EXERCISE TASK A: Can you give the lines of the records below as a JSON list of strings, one string per line with blank lines omitted, starting at the line that contains "In the picture, would" and running through the last line of the records? Leave the picture markers out.

GIVEN TEXT:
-------------------------

# Alumacraft V14 SS



## 300 WIN MAG (Dec 12, 2003)

Hey Guys,
I am looking for feedback on a Alumacraft V14 SS. I saw Alumacraft boats at Cabelas the other week, and I saw a V14 SS for sale at a used boat dealer. It is a 2002 and has never been the water. A previous employee put money down on it and made some payments but never paid it off, so it has never been registered. It is wired for lights and has an automatic bilge pump, and a trailer. I think that the guy will let it go for about $1000. I have a 14' Tracker Jon boat that I bought new last year from Bass Pro, and a used trailer, that I might trade it in for $500, toward the cost of this other boat. One negative, I have a 20 Merc short shaft that I have to convert to a long shaft for this boat. I would appreciate hearing your thoughts.


----------



## TONGA (Jul 22, 2002)

Probably more cost effective and easy to sell the 20 and buy a long shaft motor


----------



## k8vol (Aug 11, 2003)

the V14ss is made as a short shaft transom or it would be a v14 so maybe the add or saleman is not telling you right was just looking at a 2004 catlog. you may not need a long shaft motor . also they offer a side console for that boat as a add on if you want.look like a nice wide boat to fish from good luck on working a deal on the boat . steve k8vol.


----------



## k8vol (Aug 11, 2003)

looking a little more and it sounds like it's more like a 2005 145ltd thats a great boat but its a long shaft motor needed to run that one you may find selling you old motor or tradeing in yours a better way then making your a long shaft model just like Tonga said. steve k8vol


----------



## DougJr. (Dec 1, 2006)

-------------------------

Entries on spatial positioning
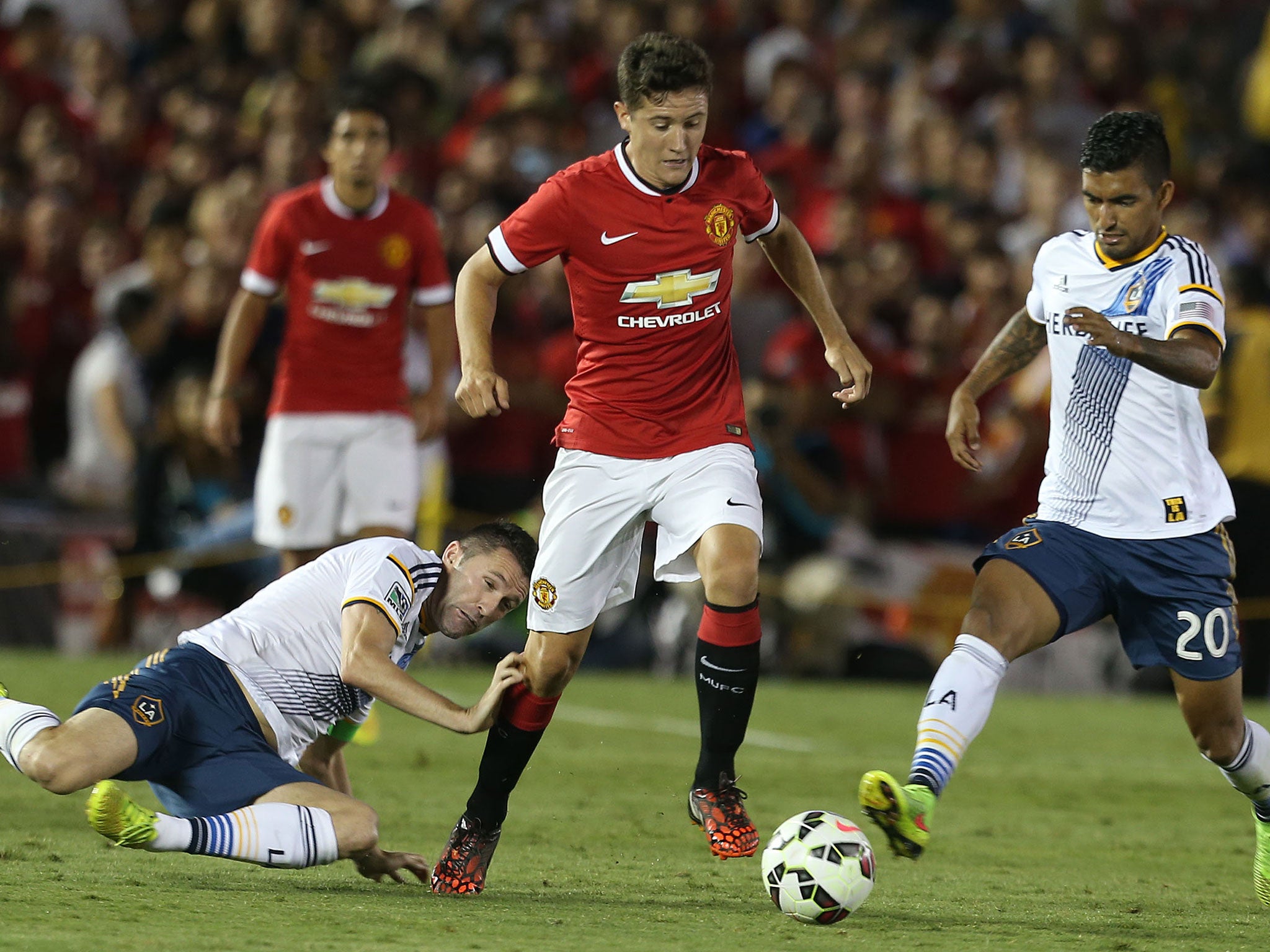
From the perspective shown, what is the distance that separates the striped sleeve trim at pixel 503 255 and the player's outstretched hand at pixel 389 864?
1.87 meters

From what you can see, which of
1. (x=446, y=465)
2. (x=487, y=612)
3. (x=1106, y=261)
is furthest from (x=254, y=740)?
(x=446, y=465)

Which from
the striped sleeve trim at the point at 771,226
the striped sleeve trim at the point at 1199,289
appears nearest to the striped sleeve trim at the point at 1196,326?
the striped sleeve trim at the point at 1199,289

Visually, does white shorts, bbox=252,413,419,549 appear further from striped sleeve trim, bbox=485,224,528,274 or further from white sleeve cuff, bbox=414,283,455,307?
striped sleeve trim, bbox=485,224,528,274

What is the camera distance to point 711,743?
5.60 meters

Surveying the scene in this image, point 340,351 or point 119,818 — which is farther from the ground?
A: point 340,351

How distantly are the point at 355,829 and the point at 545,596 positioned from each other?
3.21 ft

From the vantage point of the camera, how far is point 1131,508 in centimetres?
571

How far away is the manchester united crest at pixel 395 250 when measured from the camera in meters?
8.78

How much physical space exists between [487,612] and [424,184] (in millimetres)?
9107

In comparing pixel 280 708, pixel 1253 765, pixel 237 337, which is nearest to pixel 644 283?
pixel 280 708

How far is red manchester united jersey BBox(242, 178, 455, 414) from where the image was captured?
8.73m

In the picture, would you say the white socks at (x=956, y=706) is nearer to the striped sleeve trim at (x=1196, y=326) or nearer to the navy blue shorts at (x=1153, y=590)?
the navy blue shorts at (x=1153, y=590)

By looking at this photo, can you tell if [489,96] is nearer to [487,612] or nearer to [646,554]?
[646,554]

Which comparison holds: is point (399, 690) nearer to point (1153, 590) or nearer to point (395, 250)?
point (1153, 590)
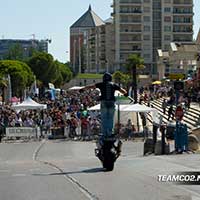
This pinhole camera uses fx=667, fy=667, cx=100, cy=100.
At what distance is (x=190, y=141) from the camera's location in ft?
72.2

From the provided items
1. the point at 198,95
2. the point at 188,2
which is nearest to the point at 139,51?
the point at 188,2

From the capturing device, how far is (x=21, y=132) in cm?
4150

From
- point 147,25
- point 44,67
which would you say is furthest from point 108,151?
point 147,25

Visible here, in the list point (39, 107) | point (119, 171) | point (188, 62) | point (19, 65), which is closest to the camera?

-------------------------

EXERCISE TASK B: Can you quote the forum thread above word for word, starting at "## TONGA (Jul" and stopping after "boat . steve k8vol."?

EXPECTED ANSWER A:
[
  "In the picture, would you say the white socks at (x=956, y=706) is nearer to the striped sleeve trim at (x=1196, y=326) or nearer to the navy blue shorts at (x=1153, y=590)?",
  "the navy blue shorts at (x=1153, y=590)",
  "By looking at this photo, can you tell if [489,96] is nearer to [487,612] or nearer to [646,554]?",
  "[646,554]",
  "Which comparison holds: is point (399, 690) nearer to point (1153, 590) or nearer to point (395, 250)?",
  "point (1153, 590)",
  "This pinhole camera uses fx=667, fy=667, cx=100, cy=100.",
  "At what distance is (x=190, y=141) from the camera's location in ft?",
  "72.2",
  "From the provided items",
  "1. the point at 198,95",
  "2. the point at 188,2",
  "which is nearest to the point at 139,51?",
  "the point at 188,2",
  "From the capturing device, how far is (x=21, y=132) in cm?",
  "4150",
  "From",
  "- point 147,25",
  "- point 44,67",
  "which would you say is furthest from point 108,151?",
  "point 147,25",
  "Visible here, in the list point (39, 107) | point (119, 171) | point (188, 62) | point (19, 65), which is closest to the camera?"
]

EXPECTED ANSWER B:
## TONGA (Jul 22, 2002)

Probably more cost effective and easy to sell the 20 and buy a long shaft motor


----------



## k8vol (Aug 11, 2003)

the V14ss is made as a short shaft transom or it would be a v14 so maybe the add or saleman is not telling you right was just looking at a 2004 catlog. you may not need a long shaft motor . also they offer a side console for that boat as a add on if you want.look like a nice wide boat to fish from good luck on working a deal on the boat . steve k8vol.